With two albums coming out almost a few months apart, had the band always envisioned a multi-album project? “We have finished all the songs. We were just trying to establish an order and decide what would stay or go,” explains Scott. “I felt like it was too much music for one record. And the idea of ​​breaking it up, as soon as I brought the idea to Jay, he loved the idea.” Scott adds, “He [Jay] was really careful to maintain a refractory period between songs that are a little darker and happier in their lyrical form and in which there is a little more desperation. We would separate the songs that had more determination.”

The pandemic gave Rival Sons more time than usual to work on this larger album project. “Usually this band worked to make an album within 40 days. Because of the nature of everything we’ve had, the pandemic, the way we book studios and because people can even be working overload. As soon as we started working in this way, we were happy that it was drawn out. We didn’t rush into anything specific,” Scott said. “We can listen to the story and engage with it instead of just quickly knocking it down.”

For their latest album projects, the group worked with longtime producer Dave Cobb. “The band really got to know Dave before he was awarded. So we were friends and worked together before this all happened. And he always came up with something great,” Scott said. “I produce and write recordings and have been doing so for a long time, even before this band. And when I met Dave, he did something I had never done before.”

Scott adds: “He wanted to push the band straight away. Let’s not do these songs. Let’s do something completely new. Which to me was a really crazy idea, a really bad idea. I thought to myself, this is a terrible idea. Can you imagine bringing in all the songs you worked on for the record that you have in mind and then working from the ground up with completely new material – lyrics, music, everything? They think this is a suicide mission. But that’s how he works. And not every song is like that with him. But he brings that to the table – a spontaneity. And that means you have to trust yourself and the musicians you work with. And that means you have to dig really deep. You can’t go in there and do what you’ve been practicing or relying on for a month or two or three or six months, or for some people a year. You have what is in you, that will come out. And what should be on this tape? You will do it immediately.”

“I love the idea of ​​it. Because the way modern music is made is used to creating a home, your foundation. And he kind of framed it. Even beforehand, you have your blueprints, which will be your demos. And then you slowly build this beautiful house building. And in the end it’s like being careful about everything. And it’s a long form. “I like the idea that the video brought and I described it as more comparative, it’s more like catching a wild animal than casting a net,” Scott explains. “So when you have these great musicians, you really want to hear what they’re doing, and I take advantage of that when I produce myself. Who they are and then cutting them loose and maybe cornering them a little bit. Get them really excited and then get them really excited and sounding good. And then you just let it go and capture it. And in the end, that’s much cooler than what they spent six months tiredly training on. So that’s what he brings with him.”

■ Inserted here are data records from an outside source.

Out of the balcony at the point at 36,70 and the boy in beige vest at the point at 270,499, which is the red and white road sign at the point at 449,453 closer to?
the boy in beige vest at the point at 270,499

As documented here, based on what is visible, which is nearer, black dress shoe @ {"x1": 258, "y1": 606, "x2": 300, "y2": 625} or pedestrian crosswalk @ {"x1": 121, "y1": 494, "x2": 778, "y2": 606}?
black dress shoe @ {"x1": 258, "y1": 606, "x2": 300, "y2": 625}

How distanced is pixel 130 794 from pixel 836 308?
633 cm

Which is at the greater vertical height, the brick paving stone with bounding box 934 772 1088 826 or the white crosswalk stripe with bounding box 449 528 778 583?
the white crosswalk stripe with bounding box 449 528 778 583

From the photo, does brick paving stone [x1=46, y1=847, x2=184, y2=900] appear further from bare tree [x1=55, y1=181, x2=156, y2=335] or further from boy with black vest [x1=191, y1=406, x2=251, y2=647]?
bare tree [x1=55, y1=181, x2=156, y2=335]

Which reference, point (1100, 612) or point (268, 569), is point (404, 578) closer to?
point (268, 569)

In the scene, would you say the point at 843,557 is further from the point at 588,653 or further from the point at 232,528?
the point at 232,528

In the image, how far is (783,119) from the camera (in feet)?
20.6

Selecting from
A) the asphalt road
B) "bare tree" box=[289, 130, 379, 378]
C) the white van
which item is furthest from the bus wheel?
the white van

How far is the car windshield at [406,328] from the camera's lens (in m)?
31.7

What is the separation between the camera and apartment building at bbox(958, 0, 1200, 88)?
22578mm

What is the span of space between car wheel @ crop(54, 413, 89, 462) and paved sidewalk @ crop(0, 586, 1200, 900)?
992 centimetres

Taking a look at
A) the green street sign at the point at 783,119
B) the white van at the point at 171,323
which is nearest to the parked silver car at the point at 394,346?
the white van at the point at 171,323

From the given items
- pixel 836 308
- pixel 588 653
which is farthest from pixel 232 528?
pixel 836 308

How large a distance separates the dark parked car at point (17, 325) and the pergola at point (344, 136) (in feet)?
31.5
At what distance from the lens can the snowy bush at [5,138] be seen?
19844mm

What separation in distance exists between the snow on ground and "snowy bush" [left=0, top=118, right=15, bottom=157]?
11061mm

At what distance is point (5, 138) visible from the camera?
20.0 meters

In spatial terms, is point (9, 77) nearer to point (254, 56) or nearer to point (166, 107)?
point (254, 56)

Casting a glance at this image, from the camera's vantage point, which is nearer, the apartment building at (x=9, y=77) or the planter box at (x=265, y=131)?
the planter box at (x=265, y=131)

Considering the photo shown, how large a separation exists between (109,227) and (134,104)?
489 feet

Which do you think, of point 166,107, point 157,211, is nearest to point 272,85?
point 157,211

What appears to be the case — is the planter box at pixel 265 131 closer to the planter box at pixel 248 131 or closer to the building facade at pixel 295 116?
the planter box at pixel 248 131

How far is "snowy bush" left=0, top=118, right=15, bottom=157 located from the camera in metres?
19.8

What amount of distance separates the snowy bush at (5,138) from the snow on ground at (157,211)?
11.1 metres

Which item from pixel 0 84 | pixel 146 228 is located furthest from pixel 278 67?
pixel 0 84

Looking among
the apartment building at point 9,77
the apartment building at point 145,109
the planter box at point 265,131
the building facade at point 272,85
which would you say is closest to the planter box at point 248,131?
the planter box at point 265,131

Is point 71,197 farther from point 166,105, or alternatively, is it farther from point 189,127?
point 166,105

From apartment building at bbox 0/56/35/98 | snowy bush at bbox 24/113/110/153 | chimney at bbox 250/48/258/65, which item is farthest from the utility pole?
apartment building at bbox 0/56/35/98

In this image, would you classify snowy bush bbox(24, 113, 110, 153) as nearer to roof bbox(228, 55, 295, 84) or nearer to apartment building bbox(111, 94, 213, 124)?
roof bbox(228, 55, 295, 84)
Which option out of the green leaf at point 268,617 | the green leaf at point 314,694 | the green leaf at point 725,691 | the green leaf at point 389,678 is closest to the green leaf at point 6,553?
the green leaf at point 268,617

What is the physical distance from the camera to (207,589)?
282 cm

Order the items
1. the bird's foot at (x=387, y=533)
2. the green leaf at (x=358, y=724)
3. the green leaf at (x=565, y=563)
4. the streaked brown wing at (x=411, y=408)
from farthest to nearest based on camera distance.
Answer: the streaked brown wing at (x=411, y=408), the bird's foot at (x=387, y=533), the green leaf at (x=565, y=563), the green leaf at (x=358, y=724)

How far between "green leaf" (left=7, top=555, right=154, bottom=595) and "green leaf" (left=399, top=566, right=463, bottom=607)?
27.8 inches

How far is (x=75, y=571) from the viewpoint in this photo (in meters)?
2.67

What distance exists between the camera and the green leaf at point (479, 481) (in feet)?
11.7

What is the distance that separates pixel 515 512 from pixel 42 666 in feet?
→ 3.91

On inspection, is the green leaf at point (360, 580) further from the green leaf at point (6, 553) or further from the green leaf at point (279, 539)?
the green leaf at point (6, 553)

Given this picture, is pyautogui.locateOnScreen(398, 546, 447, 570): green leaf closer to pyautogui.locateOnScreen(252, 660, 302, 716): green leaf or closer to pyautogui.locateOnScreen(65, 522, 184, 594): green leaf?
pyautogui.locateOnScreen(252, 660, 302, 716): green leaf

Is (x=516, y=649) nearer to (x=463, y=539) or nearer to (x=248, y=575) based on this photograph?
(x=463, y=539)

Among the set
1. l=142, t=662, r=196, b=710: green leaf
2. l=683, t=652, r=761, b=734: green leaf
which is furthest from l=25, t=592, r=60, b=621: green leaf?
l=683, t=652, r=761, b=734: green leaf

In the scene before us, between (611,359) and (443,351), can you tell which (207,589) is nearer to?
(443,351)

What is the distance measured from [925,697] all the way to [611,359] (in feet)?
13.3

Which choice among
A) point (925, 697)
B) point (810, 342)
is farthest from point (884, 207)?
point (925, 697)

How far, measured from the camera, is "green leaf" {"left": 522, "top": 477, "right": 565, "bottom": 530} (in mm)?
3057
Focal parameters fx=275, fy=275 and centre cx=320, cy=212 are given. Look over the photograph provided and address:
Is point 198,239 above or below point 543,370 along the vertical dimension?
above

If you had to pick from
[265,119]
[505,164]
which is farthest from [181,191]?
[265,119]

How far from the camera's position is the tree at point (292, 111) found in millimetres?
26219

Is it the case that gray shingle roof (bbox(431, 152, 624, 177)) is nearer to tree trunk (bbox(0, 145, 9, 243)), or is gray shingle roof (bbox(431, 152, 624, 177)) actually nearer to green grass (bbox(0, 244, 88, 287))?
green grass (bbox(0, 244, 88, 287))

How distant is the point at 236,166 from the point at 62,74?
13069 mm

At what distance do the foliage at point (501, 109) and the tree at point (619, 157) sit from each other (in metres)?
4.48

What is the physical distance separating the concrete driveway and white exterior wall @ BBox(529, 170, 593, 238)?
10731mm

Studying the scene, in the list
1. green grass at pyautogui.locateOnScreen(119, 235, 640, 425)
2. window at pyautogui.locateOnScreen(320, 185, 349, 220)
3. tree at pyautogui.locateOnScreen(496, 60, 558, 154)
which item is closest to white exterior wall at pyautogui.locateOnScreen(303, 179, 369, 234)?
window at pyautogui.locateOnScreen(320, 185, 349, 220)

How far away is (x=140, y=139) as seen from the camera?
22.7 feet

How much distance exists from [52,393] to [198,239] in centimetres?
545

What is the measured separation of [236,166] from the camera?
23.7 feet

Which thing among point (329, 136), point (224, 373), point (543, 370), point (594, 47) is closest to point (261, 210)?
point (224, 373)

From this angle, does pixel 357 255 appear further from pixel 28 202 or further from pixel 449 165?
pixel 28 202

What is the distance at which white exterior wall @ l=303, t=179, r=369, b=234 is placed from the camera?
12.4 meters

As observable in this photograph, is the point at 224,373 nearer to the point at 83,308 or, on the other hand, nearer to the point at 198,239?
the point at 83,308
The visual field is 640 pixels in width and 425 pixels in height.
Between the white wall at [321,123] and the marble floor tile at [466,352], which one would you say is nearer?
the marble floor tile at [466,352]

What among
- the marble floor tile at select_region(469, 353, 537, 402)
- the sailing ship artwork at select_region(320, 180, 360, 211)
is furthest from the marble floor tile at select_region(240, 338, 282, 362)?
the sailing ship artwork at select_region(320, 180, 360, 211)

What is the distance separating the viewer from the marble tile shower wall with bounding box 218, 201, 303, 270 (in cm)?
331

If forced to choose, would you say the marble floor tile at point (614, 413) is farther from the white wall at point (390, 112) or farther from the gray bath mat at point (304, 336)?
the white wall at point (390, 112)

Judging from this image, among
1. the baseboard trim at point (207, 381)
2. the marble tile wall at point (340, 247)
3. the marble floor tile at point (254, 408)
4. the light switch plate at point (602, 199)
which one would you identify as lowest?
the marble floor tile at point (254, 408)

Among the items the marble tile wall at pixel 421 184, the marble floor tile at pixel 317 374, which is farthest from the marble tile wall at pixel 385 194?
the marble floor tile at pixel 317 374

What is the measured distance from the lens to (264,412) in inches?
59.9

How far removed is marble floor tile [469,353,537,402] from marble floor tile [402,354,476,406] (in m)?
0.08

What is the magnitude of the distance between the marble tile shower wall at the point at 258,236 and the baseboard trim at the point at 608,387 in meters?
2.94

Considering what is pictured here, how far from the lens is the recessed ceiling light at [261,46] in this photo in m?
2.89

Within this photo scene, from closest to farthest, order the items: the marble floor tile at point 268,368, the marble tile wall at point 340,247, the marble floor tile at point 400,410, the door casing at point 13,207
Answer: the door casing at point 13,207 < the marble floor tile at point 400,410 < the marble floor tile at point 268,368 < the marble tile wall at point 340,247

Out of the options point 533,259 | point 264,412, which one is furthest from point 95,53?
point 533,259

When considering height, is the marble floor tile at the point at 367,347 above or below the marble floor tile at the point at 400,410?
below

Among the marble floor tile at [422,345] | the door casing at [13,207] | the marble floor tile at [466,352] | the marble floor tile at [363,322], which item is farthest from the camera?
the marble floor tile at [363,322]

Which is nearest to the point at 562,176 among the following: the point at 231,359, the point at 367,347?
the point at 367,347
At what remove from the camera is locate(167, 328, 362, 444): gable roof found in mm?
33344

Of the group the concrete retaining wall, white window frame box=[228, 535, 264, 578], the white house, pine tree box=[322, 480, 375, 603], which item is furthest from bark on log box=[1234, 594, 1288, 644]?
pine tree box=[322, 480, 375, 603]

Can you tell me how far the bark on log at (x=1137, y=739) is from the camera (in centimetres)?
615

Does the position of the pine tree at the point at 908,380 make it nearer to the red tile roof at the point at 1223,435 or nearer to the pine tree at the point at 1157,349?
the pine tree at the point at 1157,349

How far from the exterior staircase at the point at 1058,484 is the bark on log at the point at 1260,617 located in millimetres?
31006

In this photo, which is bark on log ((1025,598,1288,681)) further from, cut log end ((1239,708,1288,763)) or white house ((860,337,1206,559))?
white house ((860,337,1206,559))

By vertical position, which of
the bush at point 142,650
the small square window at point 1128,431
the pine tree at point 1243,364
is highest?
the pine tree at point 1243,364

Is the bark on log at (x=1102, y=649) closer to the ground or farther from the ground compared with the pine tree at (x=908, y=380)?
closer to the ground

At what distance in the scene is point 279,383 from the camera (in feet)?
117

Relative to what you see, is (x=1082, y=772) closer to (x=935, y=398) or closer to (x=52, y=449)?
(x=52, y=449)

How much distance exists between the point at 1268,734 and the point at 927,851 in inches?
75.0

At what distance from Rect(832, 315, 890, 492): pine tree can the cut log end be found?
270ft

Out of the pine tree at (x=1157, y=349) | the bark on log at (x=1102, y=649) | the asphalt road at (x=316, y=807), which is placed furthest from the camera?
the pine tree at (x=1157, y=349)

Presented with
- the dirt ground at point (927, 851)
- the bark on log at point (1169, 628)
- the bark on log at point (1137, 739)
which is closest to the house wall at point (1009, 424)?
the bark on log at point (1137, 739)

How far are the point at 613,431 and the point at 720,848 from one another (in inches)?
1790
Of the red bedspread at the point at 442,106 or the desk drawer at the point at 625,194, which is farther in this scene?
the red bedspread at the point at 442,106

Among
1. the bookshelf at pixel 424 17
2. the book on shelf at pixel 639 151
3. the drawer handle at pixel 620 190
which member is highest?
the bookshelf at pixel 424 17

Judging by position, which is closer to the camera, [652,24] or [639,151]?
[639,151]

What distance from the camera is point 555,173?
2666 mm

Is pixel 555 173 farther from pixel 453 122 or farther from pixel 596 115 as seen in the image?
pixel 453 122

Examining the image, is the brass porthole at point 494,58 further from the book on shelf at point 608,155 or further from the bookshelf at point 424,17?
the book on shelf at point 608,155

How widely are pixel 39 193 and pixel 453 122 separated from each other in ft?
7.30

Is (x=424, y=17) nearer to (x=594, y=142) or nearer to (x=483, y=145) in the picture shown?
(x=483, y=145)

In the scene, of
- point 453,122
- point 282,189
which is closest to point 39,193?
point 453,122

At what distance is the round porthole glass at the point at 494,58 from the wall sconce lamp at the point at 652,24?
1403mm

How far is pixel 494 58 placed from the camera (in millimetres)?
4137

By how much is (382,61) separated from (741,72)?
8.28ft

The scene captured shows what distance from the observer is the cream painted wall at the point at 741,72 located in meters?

Rival Sons have festivals in their sights next year. “We stay busy. We skipped most of the festival season this summer to do other things. “So next year we will be holding all the festival clusters that we would normally hold in Europe and the US,” he said. “We are currently talking to Australia.” South America. Japan. We have a lot of plans moving around right now,” Scott concludes.

Darkfighter and Lightbringer, Rival Sons’ two new albums are out now.